Search code examples
hdfshadoop2

HDFS block storage


  • 1)I have a hdp cluster with 2 datanodes. But the replication factor for hdfs is 3. Where is the 3rd replica block stored in this case ?
  • 2)If I upload a file in hdfs (with the replication factor as 3 ) ,
    shouldn't the file size increase by 3 times in hdfs (as there are 2
    extra copies)
  • 3)Is there a way , that I could check which block of data resides in which datanode (I understand that metadata info will
    be in name node , but is there a command that provides me that info) ?

Solution

  • 1) Because the NameNode does not allow DataNodes to have multiple replicas of the same block, maximum number of replicas created is the total number of DataNodes at that time.

    Reference: https://hadoop.apache.org/docs/r3.1.1/hadoop-project-dist/hadoop-hdfs/HdfsDesign.html#Simple_Coherency_Model (Under Replica Placement: The First Baby Steps)
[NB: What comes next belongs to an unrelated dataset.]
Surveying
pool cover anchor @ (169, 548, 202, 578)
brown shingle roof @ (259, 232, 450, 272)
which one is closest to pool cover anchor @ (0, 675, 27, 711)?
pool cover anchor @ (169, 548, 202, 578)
    This means if you have 2 datanodes, your replication factor cannot be 3.

    2) Your file size will be the same. However, using three number of replicas will increase your storage overhead. I mean what if your file is 2 GB. You are keeping your file using with 3 replicas. This means you are allocating 6 GB (2 GB is for your original file and 2+2 GBs are for copies) storage space for your file.